In the early sixties, rough bouncer Tony "Lip" Vallelonga (played by Viggo Mortensen) is out of work when the nightclub he works at is closed for renovations. His experience leads him to be interviewed by a "Doctor Don Shirley". What Tony discovers is that Don Shirley (played by Mahershala Ali) is a musician who needs a driver to escort him for a concert tour in the Deep South. Though there is clear difference in class and race, Tony is hired based on his recommendation and that he would be a needed help within the segregated area.

During the car ride, it's made clear that the two come from different worlds. Tony is unrefined, a slob and is proud of his rough Italian heritage while Don is classy, well educated and is proud of his classical training. Over time, Tony is impressed with Don's piano playing comparing him to Liberace and Don see's the humanity within Tony. The further they go south, the more Tony understands the unfair nature of segregation and Don is forced to see just how different his world is compared to African-Americans in the poorer areas. Though the two become friends, Tony is not only concerned he won't be home for his family on Christmas Eve, but that perhaps he'd been unfair in the past. 
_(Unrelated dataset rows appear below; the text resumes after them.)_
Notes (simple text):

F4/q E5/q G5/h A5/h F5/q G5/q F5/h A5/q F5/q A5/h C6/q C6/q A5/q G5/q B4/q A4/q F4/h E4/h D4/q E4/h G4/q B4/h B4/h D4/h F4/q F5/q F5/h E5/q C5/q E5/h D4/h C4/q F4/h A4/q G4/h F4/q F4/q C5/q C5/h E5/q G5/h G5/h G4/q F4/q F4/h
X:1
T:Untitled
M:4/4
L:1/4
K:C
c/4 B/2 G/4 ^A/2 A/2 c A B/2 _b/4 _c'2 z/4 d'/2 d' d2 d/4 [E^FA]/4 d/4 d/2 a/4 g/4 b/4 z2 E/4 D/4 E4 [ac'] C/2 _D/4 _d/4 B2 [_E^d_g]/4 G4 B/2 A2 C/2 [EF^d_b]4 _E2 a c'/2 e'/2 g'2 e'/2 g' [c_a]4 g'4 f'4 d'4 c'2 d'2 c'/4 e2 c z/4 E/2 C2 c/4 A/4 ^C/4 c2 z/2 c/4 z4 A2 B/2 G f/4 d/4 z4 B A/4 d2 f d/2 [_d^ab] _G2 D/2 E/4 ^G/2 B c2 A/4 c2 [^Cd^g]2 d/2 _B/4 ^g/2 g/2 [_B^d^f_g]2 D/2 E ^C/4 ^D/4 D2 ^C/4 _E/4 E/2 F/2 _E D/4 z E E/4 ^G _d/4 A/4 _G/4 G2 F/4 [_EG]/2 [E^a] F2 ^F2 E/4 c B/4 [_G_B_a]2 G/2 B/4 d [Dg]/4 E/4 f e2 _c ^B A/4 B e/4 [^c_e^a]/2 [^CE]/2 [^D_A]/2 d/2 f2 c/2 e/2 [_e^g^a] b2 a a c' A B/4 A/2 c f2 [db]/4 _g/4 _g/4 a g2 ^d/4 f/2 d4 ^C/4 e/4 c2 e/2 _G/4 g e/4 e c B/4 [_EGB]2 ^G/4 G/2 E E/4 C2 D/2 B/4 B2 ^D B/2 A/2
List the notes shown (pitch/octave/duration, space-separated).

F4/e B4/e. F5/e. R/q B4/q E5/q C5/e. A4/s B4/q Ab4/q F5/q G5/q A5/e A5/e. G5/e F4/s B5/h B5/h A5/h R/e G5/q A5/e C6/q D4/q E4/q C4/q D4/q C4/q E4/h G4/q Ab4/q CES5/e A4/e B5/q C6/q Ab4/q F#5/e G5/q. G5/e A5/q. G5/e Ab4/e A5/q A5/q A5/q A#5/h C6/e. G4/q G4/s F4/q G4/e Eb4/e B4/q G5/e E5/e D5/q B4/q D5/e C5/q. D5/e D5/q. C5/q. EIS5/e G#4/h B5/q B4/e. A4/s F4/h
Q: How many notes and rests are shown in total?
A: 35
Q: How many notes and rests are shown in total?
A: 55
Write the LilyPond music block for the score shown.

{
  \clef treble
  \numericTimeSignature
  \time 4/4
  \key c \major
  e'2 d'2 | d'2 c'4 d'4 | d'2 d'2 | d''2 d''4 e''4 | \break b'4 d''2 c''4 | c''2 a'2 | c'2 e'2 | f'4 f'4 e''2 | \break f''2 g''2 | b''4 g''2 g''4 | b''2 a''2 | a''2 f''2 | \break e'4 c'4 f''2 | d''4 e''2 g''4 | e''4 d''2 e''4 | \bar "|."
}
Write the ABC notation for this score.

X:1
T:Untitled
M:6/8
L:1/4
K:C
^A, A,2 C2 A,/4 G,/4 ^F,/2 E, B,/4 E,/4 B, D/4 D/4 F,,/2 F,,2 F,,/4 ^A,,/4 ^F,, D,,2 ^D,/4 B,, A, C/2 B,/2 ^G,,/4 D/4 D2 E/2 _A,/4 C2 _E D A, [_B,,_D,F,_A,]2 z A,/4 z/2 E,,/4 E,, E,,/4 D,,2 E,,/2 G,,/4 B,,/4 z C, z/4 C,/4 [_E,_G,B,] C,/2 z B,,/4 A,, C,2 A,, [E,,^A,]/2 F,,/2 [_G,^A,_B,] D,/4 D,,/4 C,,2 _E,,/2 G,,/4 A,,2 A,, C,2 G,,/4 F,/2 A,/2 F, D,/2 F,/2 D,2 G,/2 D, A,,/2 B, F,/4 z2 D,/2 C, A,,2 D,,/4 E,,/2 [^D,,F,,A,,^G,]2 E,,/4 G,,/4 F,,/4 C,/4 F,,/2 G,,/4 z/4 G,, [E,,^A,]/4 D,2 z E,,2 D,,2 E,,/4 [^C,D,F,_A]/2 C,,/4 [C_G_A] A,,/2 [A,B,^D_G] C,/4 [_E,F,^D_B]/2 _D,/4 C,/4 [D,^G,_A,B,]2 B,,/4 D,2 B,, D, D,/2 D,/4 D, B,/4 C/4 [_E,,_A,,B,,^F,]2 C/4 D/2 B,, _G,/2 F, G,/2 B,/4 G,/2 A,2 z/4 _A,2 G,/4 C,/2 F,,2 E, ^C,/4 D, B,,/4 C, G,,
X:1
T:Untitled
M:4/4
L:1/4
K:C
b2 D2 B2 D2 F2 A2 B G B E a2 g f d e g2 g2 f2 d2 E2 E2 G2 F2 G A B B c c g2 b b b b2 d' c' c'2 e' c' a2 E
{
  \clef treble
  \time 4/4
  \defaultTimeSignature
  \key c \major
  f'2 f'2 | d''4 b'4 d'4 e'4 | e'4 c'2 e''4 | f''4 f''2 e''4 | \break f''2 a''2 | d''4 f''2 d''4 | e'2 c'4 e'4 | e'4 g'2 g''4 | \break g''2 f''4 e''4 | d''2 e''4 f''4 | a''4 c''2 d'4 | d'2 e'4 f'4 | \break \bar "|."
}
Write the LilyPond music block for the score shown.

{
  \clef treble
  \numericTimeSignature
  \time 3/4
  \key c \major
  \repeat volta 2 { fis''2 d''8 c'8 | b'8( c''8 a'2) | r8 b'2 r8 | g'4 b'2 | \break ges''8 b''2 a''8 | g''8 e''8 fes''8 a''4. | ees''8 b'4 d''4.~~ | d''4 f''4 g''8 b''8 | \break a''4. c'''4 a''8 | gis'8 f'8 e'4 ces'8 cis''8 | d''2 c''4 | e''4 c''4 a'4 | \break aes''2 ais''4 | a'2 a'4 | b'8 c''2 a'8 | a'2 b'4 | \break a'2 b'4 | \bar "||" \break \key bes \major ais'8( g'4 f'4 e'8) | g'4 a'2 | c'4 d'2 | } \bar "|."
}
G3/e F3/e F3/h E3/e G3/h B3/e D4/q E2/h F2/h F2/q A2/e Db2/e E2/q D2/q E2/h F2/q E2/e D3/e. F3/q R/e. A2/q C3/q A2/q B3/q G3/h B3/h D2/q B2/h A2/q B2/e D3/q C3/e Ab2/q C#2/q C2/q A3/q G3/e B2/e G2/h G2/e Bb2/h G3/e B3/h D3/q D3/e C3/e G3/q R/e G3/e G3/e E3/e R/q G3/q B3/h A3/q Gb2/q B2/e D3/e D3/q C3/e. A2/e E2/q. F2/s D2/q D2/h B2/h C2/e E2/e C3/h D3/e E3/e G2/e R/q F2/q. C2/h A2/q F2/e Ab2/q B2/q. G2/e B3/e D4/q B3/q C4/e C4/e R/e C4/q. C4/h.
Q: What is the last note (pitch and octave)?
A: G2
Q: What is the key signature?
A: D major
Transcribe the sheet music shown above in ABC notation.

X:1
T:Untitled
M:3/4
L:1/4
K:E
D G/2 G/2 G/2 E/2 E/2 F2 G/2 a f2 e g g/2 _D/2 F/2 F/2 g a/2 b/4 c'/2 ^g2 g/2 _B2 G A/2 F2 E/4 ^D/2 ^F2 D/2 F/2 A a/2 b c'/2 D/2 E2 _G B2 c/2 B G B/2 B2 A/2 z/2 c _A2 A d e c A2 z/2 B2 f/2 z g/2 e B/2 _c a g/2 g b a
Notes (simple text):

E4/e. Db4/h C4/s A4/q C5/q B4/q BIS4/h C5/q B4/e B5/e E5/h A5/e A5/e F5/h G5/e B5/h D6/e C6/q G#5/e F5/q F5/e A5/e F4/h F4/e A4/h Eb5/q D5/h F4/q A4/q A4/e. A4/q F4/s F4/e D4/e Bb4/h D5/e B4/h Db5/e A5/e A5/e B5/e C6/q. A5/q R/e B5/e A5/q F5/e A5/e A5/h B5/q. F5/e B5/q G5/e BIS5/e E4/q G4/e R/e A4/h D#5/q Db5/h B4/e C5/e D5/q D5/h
I guess it shouldn’t matter where Green Book came from; it may be one of my favorite movies of 2018. A lot of people might see it as that because it's addressing this issue. Truth to be told, that's not what this movies does well in. In fact, I see this movie as a class separation story that works thanks to its script and actors. The best movie I can connect this to is Driving Miss Daisy. That movie also addressed race relations in the Deep South, but was a story about friendship first. Green Book is also like that. 

The biggest difference is that along with two men, the plot has to two stuck in the car as they go to each town. Thankfully, the script allows for fun moments without seemingly too comedic. It's likely how the dialogue would have gone down with me if I was thrown into this situation. It's more natural then a lot of stories that probably would have skipped to the race relations' stuff. 

The winning combination is the two leads Viggo Mortensen and Mahershala Ali. They both had challenging roles as they could have fallen into the stereotype trap. But thanks to a good script, both actors embrace their personas and make each of their characters more human by making them both susceptible to each others suggestions. This isn't a story where everything is changed, but that's also the idea. Its about tolerance rather then acceptance. Both are clear about each others differences, but still find ways to become friends. It's never boring and even leads into jokes that I found funnier then a lot of regular comedies. It's just a nice film overall.


I'll give this five green books out of five. I still have more award movies to watch, but I can see this playing over well during the holiday season. This is a kind of movie that isn't made too often, but need more of. Just movies that feel like pleasant conversations you'd have with any friend. This is a definite recommendation.